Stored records
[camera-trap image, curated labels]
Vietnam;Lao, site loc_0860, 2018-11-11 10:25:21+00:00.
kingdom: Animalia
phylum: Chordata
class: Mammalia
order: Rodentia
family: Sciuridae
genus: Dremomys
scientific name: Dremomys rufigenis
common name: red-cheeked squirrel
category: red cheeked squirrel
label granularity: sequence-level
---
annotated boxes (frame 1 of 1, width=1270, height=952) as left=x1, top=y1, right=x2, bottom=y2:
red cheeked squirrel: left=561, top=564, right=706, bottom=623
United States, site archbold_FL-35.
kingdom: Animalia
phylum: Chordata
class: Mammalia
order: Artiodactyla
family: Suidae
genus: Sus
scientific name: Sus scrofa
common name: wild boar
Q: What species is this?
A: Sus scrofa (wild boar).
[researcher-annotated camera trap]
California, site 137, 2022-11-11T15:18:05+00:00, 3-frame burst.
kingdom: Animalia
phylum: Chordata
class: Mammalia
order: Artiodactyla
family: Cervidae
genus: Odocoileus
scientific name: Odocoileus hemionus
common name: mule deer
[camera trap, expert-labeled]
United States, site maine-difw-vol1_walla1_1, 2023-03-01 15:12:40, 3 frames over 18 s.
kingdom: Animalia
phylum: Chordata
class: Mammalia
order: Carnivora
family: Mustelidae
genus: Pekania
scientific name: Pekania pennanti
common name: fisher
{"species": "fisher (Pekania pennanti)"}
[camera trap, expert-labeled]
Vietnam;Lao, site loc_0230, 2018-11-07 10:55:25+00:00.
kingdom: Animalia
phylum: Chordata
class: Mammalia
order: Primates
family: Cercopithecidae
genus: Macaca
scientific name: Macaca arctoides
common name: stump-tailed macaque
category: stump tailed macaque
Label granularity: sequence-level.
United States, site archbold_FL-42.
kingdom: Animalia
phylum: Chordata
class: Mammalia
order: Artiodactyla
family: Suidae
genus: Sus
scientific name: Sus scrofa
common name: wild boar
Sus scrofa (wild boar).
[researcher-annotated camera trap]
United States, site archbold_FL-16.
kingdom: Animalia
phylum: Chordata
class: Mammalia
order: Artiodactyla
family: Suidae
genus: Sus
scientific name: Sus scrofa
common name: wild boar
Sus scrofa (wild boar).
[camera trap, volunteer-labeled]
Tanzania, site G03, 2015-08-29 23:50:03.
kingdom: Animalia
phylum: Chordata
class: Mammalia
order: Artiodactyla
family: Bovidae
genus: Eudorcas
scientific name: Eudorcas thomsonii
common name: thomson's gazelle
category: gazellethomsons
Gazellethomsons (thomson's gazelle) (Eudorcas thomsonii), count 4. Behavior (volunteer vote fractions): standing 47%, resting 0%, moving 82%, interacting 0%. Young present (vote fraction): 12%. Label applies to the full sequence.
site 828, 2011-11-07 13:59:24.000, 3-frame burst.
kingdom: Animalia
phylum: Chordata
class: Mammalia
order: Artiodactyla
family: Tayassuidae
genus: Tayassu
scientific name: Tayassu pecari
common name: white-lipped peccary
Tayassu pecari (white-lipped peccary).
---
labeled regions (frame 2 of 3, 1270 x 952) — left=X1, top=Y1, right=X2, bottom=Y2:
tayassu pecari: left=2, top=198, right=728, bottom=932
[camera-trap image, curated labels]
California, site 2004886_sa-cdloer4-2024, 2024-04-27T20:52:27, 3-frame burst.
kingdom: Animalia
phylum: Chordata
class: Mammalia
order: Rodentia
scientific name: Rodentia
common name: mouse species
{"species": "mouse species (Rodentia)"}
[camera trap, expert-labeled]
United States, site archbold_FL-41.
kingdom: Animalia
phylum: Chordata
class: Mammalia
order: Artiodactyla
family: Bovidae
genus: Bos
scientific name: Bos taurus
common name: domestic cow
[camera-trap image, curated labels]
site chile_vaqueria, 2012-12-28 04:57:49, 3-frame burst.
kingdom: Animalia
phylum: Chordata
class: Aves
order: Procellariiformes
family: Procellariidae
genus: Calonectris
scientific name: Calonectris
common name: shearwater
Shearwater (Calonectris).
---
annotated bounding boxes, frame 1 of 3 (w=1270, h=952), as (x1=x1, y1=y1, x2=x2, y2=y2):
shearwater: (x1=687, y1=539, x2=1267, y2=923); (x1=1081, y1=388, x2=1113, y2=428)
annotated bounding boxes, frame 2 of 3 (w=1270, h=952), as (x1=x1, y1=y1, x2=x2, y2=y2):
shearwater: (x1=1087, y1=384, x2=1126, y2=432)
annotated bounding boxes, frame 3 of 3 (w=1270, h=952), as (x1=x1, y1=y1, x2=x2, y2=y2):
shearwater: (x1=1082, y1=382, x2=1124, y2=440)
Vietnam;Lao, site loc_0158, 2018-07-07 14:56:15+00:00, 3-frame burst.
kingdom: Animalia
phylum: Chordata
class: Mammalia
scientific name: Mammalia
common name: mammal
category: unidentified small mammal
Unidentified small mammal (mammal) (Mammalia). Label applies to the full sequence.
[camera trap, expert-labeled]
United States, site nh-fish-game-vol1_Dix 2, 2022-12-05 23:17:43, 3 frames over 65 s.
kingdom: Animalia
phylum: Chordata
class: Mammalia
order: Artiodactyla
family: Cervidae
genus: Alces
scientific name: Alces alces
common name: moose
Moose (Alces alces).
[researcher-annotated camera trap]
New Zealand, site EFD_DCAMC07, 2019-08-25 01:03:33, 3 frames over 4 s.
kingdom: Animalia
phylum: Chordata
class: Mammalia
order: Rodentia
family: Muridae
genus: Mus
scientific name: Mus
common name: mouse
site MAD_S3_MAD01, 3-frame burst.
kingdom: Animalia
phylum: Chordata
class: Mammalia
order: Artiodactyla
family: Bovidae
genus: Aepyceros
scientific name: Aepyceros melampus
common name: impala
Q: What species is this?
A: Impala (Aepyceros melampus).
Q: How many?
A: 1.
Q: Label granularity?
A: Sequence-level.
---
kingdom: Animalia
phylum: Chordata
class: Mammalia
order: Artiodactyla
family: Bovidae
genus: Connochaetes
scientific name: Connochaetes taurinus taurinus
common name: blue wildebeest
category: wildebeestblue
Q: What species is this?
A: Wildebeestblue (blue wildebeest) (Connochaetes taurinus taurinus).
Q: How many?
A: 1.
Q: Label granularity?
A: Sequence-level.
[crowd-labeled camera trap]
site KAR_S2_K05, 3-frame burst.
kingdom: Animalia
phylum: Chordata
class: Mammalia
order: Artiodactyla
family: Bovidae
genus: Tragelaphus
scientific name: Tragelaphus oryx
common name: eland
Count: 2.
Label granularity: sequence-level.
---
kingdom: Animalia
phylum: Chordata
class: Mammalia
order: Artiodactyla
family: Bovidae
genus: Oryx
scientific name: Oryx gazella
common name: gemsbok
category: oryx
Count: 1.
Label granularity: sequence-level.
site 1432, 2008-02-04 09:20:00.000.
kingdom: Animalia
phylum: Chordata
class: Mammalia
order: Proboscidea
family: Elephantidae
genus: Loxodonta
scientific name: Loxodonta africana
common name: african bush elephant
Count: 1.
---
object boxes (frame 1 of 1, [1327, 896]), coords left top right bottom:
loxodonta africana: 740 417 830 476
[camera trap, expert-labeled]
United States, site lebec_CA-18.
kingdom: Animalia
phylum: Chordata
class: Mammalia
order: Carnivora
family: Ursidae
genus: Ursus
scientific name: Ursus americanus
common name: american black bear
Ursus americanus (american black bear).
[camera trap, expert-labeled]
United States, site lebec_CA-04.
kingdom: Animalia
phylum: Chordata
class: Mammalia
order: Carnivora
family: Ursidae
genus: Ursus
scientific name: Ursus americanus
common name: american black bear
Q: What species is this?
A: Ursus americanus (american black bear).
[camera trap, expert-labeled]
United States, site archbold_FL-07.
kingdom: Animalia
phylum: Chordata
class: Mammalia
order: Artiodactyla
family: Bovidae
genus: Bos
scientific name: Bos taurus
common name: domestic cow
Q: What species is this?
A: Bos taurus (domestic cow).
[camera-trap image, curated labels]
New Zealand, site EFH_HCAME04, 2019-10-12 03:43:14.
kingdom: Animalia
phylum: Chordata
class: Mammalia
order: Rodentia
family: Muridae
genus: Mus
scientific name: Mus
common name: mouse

REQUIREMENT: Look above for the line containing "common name: moose" and the line containing "genus: Connochaetes". Transcribe both, with the lines between them, exactly.

RESPONSE BOX:
common name: moose
Moose (Alces alces).
[researcher-annotated camera trap]
New Zealand, site EFD_DCAMC07, 2019-08-25 01:03:33, 3 frames over 4 s.
kingdom: Animalia
phylum: Chordata
class: Mammalia
order: Rodentia
family: Muridae
genus: Mus
scientific name: Mus
common name: mouse
site MAD_S3_MAD01, 3-frame burst.
kingdom: Animalia
phylum: Chordata
class: Mammalia
order: Artiodactyla
family: Bovidae
genus: Aepyceros
scientific name: Aepyceros melampus
common name: impala
Q: What species is this?
A: Impala (Aepyceros melampus).
Q: How many?
A: 1.
Q: Label granularity?
A: Sequence-level.
---
kingdom: Animalia
phylum: Chordata
class: Mammalia
order: Artiodactyla
family: Bovidae
genus: Connochaetes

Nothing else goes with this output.